_Consigne 1_
Pouvez-vous reproduire à l'identique le passage de l'entretien compris entre "Luca, tu as" et "Turilli’s Rhapsody ?", bornes incluses ?
_Consigne 2_
Répondez à ces questions sur l'entretien :
(a) Quel label a accordé un budget au groupe ?
(b) Sur quelle plateforme la campagne de financement a-t-elle été lancée ?
(c) Selon Luca, que faut-il offrir quand on lance un groupe ?

_Extrait_

Vous avez donc lancé une campagne Indiegogo pour fiancer Zero Gravity. Etait-ce parce qu’aucun label n’était intéressé pour investir l’argent nécessaire à la réalisation de cet album, malgré votre réputation ?
Fabio : Nuclear Blast nous a donné un budget, et nous les adorons, et ils nous adorent. Mais nous voulions une qualité sonore optimale pour cet album, nous devions payer les invités, et nous voulions que les clips, les photos, la production, le studio, que tout soit d’un haut niveau de qualité, une qualité faisant honneur au nom Rhapsody. C’est pourquoi nous avons demandé à nos fans d’aider le groupe. Ce n’est pas que nous n’avons reçu aucun budget de Nuclear Blast ; nous avons bien reçu un budget de leur part. Nous avons utilisé l’argent que nous avons reçu de leur part, plus l’argent que nous avons reçu des fans, plus une partie de notre propre argent, et au final, nous avons pu obtenir le résultat que nous voulions. C’était une question de choix. Nous aurions pu rester en studio la moitié du temps et économiser de l’argent, mais alors, nous n’aurions pas eu ce que nous voulions.
Luca : Quand on lance un groupe, il faut offrir la meilleure qualité possible.
Luca, tu as déjà utilisé de l’électronique et des duos chant masculin-féminin dans tes albums solo, ce qui crée un lien avec Zero Gravity. Ce nouveau chapitre est-il celui où tout converge : tes albums solo, Rhapsody, Rhapsody Of Fire et Luca Turilli’s Rhapsody ?

_Données présentées_
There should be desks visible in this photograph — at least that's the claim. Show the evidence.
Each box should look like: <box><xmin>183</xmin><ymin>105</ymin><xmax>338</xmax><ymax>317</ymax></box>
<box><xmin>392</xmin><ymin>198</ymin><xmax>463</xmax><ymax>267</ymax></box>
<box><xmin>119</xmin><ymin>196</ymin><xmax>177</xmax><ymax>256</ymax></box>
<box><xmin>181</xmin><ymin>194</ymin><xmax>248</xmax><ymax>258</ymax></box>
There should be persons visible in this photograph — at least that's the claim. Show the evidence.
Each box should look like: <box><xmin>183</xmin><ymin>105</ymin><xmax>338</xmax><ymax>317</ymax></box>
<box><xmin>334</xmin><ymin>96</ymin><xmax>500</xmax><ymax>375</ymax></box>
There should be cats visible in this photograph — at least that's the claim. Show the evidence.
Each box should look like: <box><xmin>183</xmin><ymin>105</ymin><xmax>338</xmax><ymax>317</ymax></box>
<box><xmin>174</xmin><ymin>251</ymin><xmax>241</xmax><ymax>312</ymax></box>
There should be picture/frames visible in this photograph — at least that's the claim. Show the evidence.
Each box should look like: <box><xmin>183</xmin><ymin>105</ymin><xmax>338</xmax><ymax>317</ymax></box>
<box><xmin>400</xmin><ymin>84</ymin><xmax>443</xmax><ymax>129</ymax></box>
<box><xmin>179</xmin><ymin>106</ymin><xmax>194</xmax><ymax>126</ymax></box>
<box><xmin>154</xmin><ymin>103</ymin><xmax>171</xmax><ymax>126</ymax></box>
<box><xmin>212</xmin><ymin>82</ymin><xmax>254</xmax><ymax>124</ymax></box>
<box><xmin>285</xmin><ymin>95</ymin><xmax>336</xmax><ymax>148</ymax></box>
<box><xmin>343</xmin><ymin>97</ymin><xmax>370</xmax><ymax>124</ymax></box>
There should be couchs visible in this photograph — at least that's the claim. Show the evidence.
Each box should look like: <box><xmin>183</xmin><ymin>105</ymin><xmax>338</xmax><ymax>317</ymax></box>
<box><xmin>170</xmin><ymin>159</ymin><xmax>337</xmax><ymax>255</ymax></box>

_Réponse attendue 1_
Luca, tu as déjà utilisé de l’électronique et des duos chant masculin-féminin dans tes albums solo, ce qui crée un lien avec Zero Gravity. Ce nouveau chapitre est-il celui où tout converge : tes albums solo, Rhapsody, Rhapsody Of Fire et Luca Turilli’s Rhapsody ?

_Réponse attendue 2_
(a) Nuclear Blast.
(b) Indiegogo.
(c) La meilleure qualité possible.